L’Alliance mondiale pour une agriculture climato-intelligente : nouvelle arme du capitalisme éclairé ?


Un peu plus de deux ans après le lancement à Londres de la Nouvelle alliance pour la sécurité alimentaire et la nutrition lors de la réunion internationale intitulée «Nutrition pour la croissance: battre la faim par les affaires et la science», l’Alliance mondiale pour une agriculture climato-intelligente a été lancée le 23 septembre dernier à New York, lors du Sommet mondial sur le climat organisé par les Nations Unies. Sa réunion inaugurale a eu lieu le lendemain, 24 septembre.




Tout comme sa soeur ainée, cette alliance est « une coalition volontaire dirigée par les paysans groupant de multiples parties prenantes ». Mais cette nouvelle alliance est, si l’on en croit son plan d’action, « orientée vers l’action et engagée à incorporer des approches climato-intelligentes dans les systèmes agricoles et alimentaires. L’Alliance mondiale cherchera à améliorer la sécurité alimentaire et nutritionnelle des populations en aidant les gouvernements, les paysans, les scientifiques, les entreprises et la société civile ainsi que les organisations régionales et internationales, à ajuster les pratiques agricoles, les systèmes alimentaires et les politiques sociales de façon à ce qu’elles prennent en compte le changement climatique et l’utilisation efficace des ressources naturelles ». Beau programme, en vérité où les membres de la coalition vont s’entraider pour modifier leurs pratiques. Bel idéal d’entraide désintéressée, sans doute ! Mais les choses se passeront-elle comme annoncé ? On peut en douter.


L’Alliance annonce qu’elle va catalyser des partenariats qui « inspireront le développement et la dissémination de solutions climato-intelligentes innovantes prouvées dans diverses conditions et impliqueront un large éventail de parties prenantes publiques et autres ». Les activités prioritaires de l’Alliance se feront dans le cadre de « programmes à l’initiative des gouvernements » (non dirigés par les paysans dans ce cas ?) et « porteront sur trois premiers domaines d’action : connaissances, investissement et environnement favorable ».


Selon la vision de l’Alliance, la productivité des groupes de population les plus vulnérables sera améliorée avec pour objectif l’amélioration de leur sécurité alimentaire et des revenus des producteurs. Pour cela, il s’agira d’opérer « des transformations de façon à dépasser les frontières traditionnelles entre secteurs et entre le public et le privé ». Le document n’explique pas ce que cela signifie en termes concrets, mais on peut craindre qu’il sous-entende qu’il s’agit de promouvoir plus de partenariats public-privé ou davantage de partenariats entre des entreprises privées et des producteurs, les principes desquels restant ouverts à négociation, si nécessaire...

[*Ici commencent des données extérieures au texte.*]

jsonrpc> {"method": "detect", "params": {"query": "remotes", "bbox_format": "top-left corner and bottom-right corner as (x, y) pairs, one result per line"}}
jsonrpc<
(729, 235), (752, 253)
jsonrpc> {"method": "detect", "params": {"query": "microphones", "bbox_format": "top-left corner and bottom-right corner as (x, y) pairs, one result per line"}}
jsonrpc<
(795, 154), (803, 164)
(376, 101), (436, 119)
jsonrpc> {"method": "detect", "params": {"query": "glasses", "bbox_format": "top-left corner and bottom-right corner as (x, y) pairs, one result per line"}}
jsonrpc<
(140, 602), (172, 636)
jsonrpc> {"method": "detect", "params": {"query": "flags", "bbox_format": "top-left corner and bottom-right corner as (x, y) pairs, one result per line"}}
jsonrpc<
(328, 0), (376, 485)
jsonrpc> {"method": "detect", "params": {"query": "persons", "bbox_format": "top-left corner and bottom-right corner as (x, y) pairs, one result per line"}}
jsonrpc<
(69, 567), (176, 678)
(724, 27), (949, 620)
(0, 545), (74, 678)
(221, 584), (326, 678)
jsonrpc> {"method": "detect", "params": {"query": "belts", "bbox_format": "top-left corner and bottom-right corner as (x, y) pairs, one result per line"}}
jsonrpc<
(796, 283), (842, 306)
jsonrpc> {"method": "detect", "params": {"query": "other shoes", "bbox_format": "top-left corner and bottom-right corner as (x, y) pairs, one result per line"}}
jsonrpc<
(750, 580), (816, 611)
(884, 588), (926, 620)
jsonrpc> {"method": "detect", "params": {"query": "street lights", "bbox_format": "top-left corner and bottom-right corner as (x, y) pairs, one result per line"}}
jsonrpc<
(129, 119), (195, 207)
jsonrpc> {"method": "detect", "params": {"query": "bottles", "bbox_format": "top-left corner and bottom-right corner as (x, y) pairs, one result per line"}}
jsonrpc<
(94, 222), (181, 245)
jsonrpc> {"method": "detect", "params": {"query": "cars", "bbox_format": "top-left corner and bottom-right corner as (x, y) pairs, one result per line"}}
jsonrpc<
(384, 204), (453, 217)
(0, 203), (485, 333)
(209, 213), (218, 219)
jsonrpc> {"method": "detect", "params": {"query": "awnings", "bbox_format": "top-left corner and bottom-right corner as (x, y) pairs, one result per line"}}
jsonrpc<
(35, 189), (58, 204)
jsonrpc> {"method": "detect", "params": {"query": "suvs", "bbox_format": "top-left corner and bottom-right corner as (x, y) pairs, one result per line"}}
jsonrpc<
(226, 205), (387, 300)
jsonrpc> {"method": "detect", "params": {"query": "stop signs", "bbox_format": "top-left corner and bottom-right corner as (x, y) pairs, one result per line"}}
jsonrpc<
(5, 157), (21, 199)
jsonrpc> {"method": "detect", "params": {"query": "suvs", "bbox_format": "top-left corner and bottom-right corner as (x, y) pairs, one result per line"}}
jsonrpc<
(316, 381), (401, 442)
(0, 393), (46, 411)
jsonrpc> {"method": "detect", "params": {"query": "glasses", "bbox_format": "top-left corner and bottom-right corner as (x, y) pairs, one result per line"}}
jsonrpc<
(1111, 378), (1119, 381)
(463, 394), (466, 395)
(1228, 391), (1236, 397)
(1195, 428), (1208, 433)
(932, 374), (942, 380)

Le document affirme aussi que l’Alliance va « tenir compte d’autres processus internationaux liés à l’agriculture, la sécurité alimentaire, la nutrition et le changement climatique, tels que le Comité de la sécurité alimentaire mondiale des Nations Unies et les Accords multilatéraux sur l’environnement » et d’autres encore, ce qui signifie que l’Alliance est de facto une initiative séparée qui ne s’intègre pas dans les processus de gouvernance déjà en place. Mais aucune raison n’est donnée pour expliquer pourquoi une telle initiative additionnelle et séparée est nécessaire et ce qu’elle fera que les processus existant ne font pas ! On peut cependant imaginer que la raison d’être de l’Alliance -  dont les membres sont différents de ceux qui dirigent les processus en place et qui laisse une place potentielle importante aux grandes compagnies privées - est de servir de cadre à la mise en oeuvre des programmes qui n’auraient jamais été approuvés dans le cadre des processus en place.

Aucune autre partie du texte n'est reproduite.